* _SOURCE PASSAGE_:
— Start —

Nguyễn Phước Thành 81c8afefe3 update textgen
2025-08-12 22:46:12 +07:00
2025-08-06 21:44:39 +07:00
2025-08-12 22:46:12 +07:00
2025-08-12 22:46:12 +07:00
2025-08-06 21:44:39 +07:00
2025-08-06 21:44:39 +07:00

ID Card Data Augmentation Pipeline

A comprehensive data augmentation pipeline for ID card images with YOLO-based detection, smart sampling strategies, and advanced augmentation techniques.

— End —

* _TO BE DONE_:
- A) According to the ID card augmentation pipeline page, what kind of detection does the pipeline use?
- B) Supply the next part of the ID card augmentation pipeline page, starting right after its final sentence.

Records from a collection:
— Start —

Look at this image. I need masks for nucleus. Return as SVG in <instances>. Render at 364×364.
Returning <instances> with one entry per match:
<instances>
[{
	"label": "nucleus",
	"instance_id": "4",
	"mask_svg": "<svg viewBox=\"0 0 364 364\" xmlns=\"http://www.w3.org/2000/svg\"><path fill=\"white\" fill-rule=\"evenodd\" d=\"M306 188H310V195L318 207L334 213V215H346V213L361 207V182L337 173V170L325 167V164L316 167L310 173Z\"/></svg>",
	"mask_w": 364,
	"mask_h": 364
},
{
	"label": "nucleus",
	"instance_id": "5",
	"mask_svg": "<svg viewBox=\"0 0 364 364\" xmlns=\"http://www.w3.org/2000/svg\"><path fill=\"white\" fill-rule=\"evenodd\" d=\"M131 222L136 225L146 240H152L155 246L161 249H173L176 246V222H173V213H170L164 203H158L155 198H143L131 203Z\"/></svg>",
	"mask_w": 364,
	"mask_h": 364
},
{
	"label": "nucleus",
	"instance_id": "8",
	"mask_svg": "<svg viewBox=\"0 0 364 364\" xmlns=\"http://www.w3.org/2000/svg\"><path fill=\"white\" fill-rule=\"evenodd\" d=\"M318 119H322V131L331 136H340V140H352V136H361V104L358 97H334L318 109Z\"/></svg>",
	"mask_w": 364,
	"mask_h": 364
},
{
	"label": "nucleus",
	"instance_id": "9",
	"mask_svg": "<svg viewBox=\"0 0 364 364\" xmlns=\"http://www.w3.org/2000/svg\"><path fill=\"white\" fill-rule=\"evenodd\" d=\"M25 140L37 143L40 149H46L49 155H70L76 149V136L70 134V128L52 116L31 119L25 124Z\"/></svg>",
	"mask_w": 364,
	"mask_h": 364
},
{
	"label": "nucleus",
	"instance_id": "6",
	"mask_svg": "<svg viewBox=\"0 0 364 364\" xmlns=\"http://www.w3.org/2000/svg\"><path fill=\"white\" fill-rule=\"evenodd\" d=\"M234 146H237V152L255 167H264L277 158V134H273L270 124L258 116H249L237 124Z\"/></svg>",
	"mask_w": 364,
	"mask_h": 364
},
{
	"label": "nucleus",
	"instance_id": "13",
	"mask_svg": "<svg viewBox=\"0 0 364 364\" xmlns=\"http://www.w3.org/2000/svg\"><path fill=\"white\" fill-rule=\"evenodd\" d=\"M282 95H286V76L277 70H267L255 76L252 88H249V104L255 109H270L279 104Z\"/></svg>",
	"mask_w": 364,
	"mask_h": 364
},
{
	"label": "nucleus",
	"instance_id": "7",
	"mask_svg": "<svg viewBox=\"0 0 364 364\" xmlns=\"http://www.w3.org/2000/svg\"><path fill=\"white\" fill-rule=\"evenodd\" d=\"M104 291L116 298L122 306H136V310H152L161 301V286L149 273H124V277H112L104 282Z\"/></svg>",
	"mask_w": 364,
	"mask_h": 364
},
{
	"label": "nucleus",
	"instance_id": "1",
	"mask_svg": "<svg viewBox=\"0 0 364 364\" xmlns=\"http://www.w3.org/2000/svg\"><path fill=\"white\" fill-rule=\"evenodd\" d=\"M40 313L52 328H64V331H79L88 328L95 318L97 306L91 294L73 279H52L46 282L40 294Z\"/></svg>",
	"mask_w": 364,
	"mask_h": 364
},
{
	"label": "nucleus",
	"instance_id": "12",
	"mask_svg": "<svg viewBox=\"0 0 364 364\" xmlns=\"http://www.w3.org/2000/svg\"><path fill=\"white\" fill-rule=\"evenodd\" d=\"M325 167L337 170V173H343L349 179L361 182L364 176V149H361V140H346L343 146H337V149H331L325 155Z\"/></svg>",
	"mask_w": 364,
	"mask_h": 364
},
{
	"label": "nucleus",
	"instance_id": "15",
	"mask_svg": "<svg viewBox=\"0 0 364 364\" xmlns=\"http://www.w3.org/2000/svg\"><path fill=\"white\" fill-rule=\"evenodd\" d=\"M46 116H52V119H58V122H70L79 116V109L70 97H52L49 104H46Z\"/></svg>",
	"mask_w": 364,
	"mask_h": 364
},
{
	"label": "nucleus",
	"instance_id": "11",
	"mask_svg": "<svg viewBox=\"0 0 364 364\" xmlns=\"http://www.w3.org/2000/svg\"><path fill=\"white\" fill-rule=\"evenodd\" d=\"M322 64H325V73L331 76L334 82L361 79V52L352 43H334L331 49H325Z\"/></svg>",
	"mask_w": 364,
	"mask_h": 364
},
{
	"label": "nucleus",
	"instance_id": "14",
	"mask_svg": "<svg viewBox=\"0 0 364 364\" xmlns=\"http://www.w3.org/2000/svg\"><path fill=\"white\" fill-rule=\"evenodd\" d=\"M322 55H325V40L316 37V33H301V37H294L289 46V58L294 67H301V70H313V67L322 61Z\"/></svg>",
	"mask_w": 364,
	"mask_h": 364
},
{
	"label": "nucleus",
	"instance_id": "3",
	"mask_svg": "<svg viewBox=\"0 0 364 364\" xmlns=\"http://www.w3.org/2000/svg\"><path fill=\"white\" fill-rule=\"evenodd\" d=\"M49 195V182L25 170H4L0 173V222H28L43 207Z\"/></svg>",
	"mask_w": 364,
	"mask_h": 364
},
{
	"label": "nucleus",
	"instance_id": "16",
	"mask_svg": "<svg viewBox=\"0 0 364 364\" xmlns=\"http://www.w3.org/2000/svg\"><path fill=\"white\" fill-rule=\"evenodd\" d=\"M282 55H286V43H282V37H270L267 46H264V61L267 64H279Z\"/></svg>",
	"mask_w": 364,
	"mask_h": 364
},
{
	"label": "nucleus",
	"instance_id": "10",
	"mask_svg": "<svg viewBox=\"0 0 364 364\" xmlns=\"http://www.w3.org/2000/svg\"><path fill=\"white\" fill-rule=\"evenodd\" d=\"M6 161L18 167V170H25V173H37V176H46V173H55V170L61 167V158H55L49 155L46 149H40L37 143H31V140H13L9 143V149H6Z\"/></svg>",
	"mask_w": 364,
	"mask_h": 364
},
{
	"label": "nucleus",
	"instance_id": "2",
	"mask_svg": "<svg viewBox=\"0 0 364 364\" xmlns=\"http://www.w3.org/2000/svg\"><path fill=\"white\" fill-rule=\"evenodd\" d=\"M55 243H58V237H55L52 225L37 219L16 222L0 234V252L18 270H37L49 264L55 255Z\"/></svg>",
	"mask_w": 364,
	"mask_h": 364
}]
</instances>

— End —

* _RESPONSES TO THE TASKS_:
- A) YOLO-based detection.

- B)
Pipeline Overview

🚀 New Features v2.0

Smart Data Strategy

  • Sampling Mode (factor < 1.0): Process only a percentage of input data
  • Multiplication Mode (factor >= 1.0): Multiply total dataset size
  • Balanced Output: Includes both raw and augmented images
  • Configurable Sampling: Random, stratified, or uniform selection

Enhanced Augmentation

  • Random Method Combination: Mix and match augmentation techniques
  • Method Probability Weights: Control frequency of each augmentation
  • Raw Image Preservation: Always includes original processed images
  • Flexible Processing Modes: Individual, sequential, or random combination

🎯 Key Features

YOLO-based ID Card Detection

  • Automatic detection and cropping of ID cards from large images
  • Configurable confidence and IoU thresholds
  • Multiple cropping modes (bbox, square, aspect_ratio)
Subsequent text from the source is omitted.